* _What this task involves_: Give back exactly the lines running from the line with "What is the extent" to the end of the entries, and only those lines.

(Entries on spatial positioning)
· · · · · · ·

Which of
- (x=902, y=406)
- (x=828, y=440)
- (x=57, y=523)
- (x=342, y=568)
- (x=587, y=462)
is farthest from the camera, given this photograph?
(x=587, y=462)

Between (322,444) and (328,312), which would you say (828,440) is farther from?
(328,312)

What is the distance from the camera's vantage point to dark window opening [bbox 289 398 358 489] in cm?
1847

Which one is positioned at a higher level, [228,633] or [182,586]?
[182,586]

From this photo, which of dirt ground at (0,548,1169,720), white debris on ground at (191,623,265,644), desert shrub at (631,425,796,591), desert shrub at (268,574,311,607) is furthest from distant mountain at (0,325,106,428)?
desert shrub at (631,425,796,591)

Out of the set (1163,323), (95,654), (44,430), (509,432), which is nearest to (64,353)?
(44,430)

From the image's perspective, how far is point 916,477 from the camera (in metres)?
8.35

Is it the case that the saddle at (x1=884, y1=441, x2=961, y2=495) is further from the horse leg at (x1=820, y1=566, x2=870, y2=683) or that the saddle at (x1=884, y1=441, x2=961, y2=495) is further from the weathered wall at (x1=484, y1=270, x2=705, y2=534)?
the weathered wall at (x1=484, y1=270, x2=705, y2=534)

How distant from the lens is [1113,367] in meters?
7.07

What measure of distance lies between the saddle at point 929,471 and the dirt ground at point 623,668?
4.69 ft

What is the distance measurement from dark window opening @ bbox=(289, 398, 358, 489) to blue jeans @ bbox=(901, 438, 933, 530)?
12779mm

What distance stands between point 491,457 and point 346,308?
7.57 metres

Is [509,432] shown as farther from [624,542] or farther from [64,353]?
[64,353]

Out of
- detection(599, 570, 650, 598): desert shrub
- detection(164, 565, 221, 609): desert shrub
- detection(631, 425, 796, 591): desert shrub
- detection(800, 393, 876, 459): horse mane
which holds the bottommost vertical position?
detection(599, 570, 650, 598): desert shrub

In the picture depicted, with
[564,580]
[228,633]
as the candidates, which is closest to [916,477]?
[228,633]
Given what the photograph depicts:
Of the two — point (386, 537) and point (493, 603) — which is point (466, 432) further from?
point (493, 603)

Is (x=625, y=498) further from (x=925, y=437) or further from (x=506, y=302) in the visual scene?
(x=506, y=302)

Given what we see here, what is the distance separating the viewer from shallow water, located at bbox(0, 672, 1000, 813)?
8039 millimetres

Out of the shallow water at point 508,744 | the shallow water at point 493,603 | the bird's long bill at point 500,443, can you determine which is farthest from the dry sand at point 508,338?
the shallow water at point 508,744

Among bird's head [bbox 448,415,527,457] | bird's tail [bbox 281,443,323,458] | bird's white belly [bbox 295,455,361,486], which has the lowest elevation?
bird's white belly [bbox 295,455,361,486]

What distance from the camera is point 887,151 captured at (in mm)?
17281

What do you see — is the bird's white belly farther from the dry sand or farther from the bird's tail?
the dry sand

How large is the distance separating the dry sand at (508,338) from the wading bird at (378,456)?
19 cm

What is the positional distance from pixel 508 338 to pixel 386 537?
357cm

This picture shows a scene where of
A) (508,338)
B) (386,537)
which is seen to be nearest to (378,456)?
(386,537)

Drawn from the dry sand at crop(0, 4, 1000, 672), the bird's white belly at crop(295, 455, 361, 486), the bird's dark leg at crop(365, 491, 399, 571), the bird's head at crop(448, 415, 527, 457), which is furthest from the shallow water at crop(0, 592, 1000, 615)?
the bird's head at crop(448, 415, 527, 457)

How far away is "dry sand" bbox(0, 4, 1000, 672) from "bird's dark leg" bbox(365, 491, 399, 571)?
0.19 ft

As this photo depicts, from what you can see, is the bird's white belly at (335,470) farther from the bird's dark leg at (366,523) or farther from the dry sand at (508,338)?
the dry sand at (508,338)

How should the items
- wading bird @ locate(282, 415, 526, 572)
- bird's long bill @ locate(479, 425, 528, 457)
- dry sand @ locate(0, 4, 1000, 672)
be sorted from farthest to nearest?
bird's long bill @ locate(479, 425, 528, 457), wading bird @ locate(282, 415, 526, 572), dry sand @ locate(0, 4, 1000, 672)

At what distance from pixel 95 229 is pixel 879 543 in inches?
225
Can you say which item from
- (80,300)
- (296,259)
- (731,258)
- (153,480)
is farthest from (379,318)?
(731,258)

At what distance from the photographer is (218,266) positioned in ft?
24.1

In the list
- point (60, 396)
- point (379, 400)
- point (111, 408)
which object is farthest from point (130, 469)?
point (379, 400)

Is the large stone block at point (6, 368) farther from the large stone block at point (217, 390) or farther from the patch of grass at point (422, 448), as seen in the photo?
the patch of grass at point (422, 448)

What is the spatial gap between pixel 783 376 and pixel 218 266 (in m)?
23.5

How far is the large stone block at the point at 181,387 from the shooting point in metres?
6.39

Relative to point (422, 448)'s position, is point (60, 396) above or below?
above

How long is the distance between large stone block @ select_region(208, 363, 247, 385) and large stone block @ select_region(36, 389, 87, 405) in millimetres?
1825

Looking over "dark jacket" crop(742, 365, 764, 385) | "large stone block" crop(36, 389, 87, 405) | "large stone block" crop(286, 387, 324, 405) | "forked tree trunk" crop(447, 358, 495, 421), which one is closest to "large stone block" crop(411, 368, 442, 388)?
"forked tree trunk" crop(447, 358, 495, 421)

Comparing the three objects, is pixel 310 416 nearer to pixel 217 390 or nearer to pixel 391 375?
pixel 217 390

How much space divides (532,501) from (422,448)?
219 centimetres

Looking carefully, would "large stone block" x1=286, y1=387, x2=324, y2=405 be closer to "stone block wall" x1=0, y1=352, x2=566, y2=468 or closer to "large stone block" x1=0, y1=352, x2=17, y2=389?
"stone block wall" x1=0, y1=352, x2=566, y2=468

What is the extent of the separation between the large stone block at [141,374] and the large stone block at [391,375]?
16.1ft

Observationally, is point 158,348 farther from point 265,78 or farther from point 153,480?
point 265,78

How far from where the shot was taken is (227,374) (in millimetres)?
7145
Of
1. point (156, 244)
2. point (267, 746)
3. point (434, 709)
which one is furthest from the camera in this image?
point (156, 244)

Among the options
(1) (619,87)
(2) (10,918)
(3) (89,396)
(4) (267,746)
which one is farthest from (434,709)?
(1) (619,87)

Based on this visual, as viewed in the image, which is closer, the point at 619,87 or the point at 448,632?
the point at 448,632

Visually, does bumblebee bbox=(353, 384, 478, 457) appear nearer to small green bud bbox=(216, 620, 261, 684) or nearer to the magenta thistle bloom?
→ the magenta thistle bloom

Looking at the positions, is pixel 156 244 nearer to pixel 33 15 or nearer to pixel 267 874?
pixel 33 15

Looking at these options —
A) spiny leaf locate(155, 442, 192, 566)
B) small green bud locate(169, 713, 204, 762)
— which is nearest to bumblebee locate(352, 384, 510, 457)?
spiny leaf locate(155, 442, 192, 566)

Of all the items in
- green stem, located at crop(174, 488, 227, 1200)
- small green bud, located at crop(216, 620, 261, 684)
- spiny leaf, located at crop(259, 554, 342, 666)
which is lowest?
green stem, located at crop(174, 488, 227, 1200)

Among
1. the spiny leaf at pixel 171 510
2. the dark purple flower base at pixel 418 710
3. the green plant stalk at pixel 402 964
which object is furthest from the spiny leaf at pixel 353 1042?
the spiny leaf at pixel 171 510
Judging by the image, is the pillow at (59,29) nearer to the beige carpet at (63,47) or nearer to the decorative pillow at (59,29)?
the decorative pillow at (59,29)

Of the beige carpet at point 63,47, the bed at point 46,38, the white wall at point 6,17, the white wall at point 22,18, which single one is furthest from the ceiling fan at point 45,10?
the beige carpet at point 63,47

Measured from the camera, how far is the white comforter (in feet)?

· · · · · · ·

* _Answer to the task_:
What is the extent of the separation between the large stone block at [141,374] and the large stone block at [391,375]?
16.1ft

Observationally, is point 158,348 farther from point 265,78 or farther from point 153,480?
point 265,78

How far from where the shot was taken is (227,374) (in millimetres)?
7145
Of
1. point (156, 244)
2. point (267, 746)
3. point (434, 709)
which one is furthest from the camera in this image?
point (156, 244)

Among the options
(1) (619,87)
(2) (10,918)
(3) (89,396)
(4) (267,746)
which one is farthest from (434,709)?
(1) (619,87)

Based on this visual, as viewed in the image, which is closer, the point at 619,87 or the point at 448,632?
the point at 448,632

Visually, does bumblebee bbox=(353, 384, 478, 457) appear nearer to small green bud bbox=(216, 620, 261, 684) or nearer to the magenta thistle bloom?
→ the magenta thistle bloom

Looking at the positions, is pixel 156 244 nearer to pixel 33 15 or nearer to pixel 267 874?
pixel 33 15

Looking at these options —
A) spiny leaf locate(155, 442, 192, 566)
B) small green bud locate(169, 713, 204, 762)
— which is nearest to bumblebee locate(352, 384, 510, 457)?
spiny leaf locate(155, 442, 192, 566)

Of all the items in
- green stem, located at crop(174, 488, 227, 1200)
- small green bud, located at crop(216, 620, 261, 684)
- spiny leaf, located at crop(259, 554, 342, 666)
which is lowest?
green stem, located at crop(174, 488, 227, 1200)

Among
1. the spiny leaf at pixel 171 510
2. the dark purple flower base at pixel 418 710
3. the green plant stalk at pixel 402 964
which object is furthest from the spiny leaf at pixel 353 1042?
the spiny leaf at pixel 171 510
Judging by the image, is the pillow at (59,29) nearer to the beige carpet at (63,47) or nearer to the decorative pillow at (59,29)?
the decorative pillow at (59,29)

Of the beige carpet at point 63,47, the bed at point 46,38, the white wall at point 6,17, the white wall at point 22,18, which single one is furthest from the ceiling fan at point 45,10?
the beige carpet at point 63,47

Measured from the camera, how far is the white comforter (in feet)?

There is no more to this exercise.